▸ WHAT THIS EXERCISE ASKS
A. Translate this sentence from the PCV2 passage below into Spanish: "The ORF2 gene of PCV2 features four highly variable regions: amino acids 53–91, 130–134, 185–191, and 200–217, with additional variability at positions 8, 21, 47, 121, 151, 169, and 232."
B. According to the PCV2 passage below, which two strains classified as PCV2d lacked the additional lysine at the C-terminus?

▸ PAGE EXTRACT
+ + + + + + +

In terms of protein length, PCV2d strains typically showed an extension of a lysine residue at the C-terminus, altering the Cap protein length from 234 to 235 amino acids. However, the strains SCABTC-PCV2-DW and SCABTC-PCV2-ZB, although classified as PCV2d, lacked this additional lysine and maintained a length of 234 amino acids.

Across 39 PCV2 ORF2 sequences analyzed, including two vaccine strains, 77 amino acid positions were observed to mutate. Notable mutation sites for PCV2e included N77D, L80V, S86T, P88K, L89I, V91I, N232K; for PCV2b, they were V57I, L89R, T/S190A, D210E; and for PCV2d, the mutations were F53I, S90T, T134N, N215I. The ORF2 gene of PCV2 features four highly variable regions: amino acids 53–91, 130–134, 185–191, and 200–217, with additional variability at positions 8, 21, 47, 121, 151, 169, and 232.

+ + + + + + +

Stored data
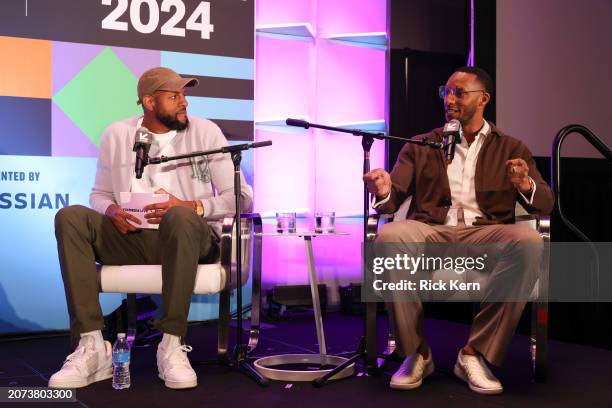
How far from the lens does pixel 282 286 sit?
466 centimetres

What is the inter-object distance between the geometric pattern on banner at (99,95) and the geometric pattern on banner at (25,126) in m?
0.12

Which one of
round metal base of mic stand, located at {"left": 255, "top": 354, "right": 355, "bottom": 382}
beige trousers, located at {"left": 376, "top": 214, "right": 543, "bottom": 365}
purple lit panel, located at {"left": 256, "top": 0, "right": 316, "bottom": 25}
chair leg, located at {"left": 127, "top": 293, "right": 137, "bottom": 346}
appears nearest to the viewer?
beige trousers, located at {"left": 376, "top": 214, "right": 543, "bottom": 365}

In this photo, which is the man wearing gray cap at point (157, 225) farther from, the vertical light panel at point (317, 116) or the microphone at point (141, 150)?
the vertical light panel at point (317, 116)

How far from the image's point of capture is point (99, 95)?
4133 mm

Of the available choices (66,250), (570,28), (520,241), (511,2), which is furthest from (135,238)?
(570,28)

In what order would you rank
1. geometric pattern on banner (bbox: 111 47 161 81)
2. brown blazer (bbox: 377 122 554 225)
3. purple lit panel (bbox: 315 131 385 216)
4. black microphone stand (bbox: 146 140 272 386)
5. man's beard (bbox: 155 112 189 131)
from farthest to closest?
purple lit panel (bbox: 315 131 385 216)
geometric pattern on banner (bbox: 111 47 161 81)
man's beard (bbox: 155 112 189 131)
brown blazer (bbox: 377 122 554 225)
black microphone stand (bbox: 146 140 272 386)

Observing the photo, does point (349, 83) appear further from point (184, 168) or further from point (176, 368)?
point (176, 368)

+ + + + + + +

▸ ACTIVITY ANSWERS
A. El gen ORF2 del PCV2 presenta cuatro regiones altamente variables: los aminoácidos 53–91, 130–134, 185–191 y 200–217, con variabilidad adicional en las posiciones 8, 21, 47, 121, 151, 169 y 232.

B. SCABTC-PCV2-DW and SCABTC-PCV2-ZB.